-- start TEXT SHOWN --

You are taking part to the International High-Performance Computing Summer School coding challenge? That's where it starts!
- What is the challenge?
- What is this repository for?
- How do I get set up?
- What kind of optimisations are not allowed?
- Send your solution to the competition
- Who do I talk to?
- Acknowledgments
This challenge introduces a simple problem: placing heating elements against a metal plate and simulate the temperature propagation across that metal plate. As the simulation progresses, the temperature across the metal plate stabilises; in other words, the total temperature variation tends towards 0. To put an end to the simulation, we determine a threshold for the temperature variation, under which we consider the simulation as converged. This is illustrated in the GIF animation below:
For the challenge we take a metal plate of 14560x14560 and a threshold of 0.01. We know that, in this configuration, the simulation takes 3586 iterations to converge. Your job? Make that simulation as fast as you can.

-- end TEXT SHOWN --
-- start RAW DATA --

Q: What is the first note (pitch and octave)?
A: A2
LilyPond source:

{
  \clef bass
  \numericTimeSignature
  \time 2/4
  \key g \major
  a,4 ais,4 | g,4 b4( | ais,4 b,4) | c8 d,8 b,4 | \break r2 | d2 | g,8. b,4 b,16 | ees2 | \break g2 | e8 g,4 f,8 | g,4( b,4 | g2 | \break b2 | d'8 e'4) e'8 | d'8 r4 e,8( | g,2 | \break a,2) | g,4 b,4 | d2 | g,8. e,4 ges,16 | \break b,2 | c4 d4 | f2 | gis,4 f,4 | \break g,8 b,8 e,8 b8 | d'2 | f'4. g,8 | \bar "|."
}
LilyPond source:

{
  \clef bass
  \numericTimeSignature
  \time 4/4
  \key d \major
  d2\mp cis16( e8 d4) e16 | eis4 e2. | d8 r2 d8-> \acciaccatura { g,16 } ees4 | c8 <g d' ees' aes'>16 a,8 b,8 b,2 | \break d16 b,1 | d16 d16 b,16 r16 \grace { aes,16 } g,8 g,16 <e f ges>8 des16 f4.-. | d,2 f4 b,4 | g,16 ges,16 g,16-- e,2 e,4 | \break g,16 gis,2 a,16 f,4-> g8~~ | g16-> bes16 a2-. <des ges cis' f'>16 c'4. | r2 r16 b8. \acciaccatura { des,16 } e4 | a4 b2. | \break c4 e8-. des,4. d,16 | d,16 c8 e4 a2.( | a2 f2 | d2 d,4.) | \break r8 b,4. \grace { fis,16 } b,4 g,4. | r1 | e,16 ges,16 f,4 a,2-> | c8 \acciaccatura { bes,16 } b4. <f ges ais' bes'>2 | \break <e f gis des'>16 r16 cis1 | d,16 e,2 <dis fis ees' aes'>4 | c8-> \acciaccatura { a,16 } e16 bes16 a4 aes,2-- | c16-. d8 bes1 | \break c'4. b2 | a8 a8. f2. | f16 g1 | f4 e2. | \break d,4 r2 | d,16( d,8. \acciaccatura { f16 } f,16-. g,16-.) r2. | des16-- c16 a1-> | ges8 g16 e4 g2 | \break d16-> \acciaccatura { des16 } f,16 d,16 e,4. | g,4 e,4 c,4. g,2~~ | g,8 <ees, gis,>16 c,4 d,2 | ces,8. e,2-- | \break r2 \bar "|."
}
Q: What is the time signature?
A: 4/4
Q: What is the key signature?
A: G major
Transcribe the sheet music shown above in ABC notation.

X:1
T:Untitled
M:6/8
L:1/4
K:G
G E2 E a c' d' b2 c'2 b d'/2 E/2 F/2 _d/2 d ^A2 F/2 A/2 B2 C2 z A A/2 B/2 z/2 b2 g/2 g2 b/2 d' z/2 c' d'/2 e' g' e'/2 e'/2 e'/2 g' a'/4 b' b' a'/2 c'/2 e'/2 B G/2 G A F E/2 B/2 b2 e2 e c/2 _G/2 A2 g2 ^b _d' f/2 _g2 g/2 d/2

-- end RAW DATA --

• SHORT TASK:
Could you reproduce the full coding challenge text above word for word?

• SOLUTION TO THIS TASK:
You are taking part to the International High-Performance Computing Summer School coding challenge? That's where it starts!
- What is the challenge?
- What is this repository for?
- How do I get set up?
- What kind of optimisations are not allowed?
- Send your solution to the competition
- Who do I talk to?
- Acknowledgments
This challenge introduces a simple problem: placing heating elements against a metal plate and simulate the temperature propagation across that metal plate. As the simulation progresses, the temperature across the metal plate stabilises; in other words, the total temperature variation tends towards 0. To put an end to the simulation, we determine a threshold for the temperature variation, under which we consider the simulation as converged. This is illustrated in the GIF animation below:
For the challenge we take a metal plate of 14560x14560 and a threshold of 0.01. We know that, in this configuration, the simulation takes 3586 iterations to converge. Your job? Make that simulation as fast as you can.